Wir signieren unsere Programme ja schon seit geraumer Zeit mit digitalen Zertifikaten. Die kann man sich auch anzeigen lassen und sehen da so aus.

Ab jetzt (in Kürze, vermutlich morgen) verwenden wir ein neues digitales Zertifikat, und zwar eines, das den neuen Sicherheitsrichtlinien von 2017 genügt. (Unser altes stammte von vorher und lief noch bis gerade eben mit den alten Richtlinien.)
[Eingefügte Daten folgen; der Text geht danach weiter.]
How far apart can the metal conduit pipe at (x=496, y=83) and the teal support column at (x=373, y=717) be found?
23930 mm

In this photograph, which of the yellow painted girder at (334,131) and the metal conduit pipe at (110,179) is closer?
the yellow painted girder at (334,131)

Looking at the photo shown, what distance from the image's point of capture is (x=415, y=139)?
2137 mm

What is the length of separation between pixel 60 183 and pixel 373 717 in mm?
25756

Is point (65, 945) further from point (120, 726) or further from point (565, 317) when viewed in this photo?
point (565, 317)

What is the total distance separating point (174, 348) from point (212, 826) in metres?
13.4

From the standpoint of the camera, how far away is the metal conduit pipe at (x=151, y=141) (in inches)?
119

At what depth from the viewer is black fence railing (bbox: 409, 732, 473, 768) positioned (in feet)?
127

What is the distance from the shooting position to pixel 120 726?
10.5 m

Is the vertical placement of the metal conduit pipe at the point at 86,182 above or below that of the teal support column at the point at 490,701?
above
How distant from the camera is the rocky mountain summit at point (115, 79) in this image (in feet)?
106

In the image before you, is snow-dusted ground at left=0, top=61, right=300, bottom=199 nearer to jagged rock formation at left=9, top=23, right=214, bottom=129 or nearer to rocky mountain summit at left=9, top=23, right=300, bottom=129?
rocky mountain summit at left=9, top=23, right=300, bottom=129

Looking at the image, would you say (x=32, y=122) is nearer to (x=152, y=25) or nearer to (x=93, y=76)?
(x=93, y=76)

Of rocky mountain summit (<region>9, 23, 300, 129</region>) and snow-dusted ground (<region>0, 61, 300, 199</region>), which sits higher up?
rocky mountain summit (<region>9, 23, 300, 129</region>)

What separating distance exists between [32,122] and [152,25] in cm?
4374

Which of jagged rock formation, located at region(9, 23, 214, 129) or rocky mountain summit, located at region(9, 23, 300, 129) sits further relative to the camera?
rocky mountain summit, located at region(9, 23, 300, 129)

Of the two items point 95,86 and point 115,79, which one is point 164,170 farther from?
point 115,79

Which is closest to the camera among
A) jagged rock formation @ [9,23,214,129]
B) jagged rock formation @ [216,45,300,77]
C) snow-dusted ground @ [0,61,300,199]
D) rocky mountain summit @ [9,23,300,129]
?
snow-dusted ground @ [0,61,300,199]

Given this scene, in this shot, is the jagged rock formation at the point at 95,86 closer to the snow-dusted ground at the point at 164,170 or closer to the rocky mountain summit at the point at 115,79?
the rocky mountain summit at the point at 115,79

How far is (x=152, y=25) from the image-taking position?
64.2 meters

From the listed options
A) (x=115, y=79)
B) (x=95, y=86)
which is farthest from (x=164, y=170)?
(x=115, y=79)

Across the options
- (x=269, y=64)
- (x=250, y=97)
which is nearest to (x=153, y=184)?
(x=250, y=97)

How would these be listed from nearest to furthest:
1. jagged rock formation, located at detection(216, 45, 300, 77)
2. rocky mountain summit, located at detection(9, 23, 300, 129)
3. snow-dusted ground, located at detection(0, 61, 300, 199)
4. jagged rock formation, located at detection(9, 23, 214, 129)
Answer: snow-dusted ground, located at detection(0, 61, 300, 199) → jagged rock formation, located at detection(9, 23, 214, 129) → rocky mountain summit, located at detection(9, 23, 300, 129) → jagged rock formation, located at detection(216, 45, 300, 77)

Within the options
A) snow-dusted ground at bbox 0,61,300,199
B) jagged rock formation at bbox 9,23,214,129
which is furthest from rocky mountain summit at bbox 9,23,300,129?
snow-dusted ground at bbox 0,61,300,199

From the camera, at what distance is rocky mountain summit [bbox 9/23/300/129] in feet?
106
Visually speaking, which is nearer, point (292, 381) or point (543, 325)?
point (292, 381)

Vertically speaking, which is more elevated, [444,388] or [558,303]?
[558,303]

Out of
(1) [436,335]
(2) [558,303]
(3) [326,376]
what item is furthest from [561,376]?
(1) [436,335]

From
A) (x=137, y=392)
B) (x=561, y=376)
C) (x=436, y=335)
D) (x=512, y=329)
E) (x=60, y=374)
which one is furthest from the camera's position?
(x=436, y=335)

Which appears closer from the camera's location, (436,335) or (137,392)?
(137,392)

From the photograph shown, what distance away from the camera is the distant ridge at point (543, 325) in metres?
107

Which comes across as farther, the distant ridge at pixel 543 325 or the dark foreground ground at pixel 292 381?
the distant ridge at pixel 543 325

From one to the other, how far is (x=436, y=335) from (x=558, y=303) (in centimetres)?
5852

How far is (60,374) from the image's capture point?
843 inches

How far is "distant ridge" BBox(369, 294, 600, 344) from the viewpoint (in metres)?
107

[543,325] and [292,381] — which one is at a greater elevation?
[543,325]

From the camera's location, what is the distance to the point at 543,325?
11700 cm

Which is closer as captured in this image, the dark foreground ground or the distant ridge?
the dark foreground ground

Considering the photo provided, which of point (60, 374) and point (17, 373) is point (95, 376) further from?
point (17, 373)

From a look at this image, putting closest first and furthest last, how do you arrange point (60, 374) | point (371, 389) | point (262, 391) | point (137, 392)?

Das interessante (und, um es klar zu sagen, in Teilen auch sehr nervige) an den neuen Richtlinien für EV Zertifikate: Die CA stellt das Zertifikat aus, liefert es aber nur noch auf Hardware und per gelber Post (bzw.: UPS) aus. Man braucht also tatsächlich ein bestimmtes Stück Hardware – in unserem Fall einen USB-Dongle – um die Software tatsächlich zu signieren. Das macht das Zertifikat erheblich wertvoller als zuvor: Denn da konnte man einfach eine Datei kopieren (wenn man dran kam) und hatte eine Kopie zu weiterverwenden.

Das geht nicht mehr.

Und so sieht es aus, unser USB-Token zum signieren: (Das mit dem blauen Licht ist das "Ding".)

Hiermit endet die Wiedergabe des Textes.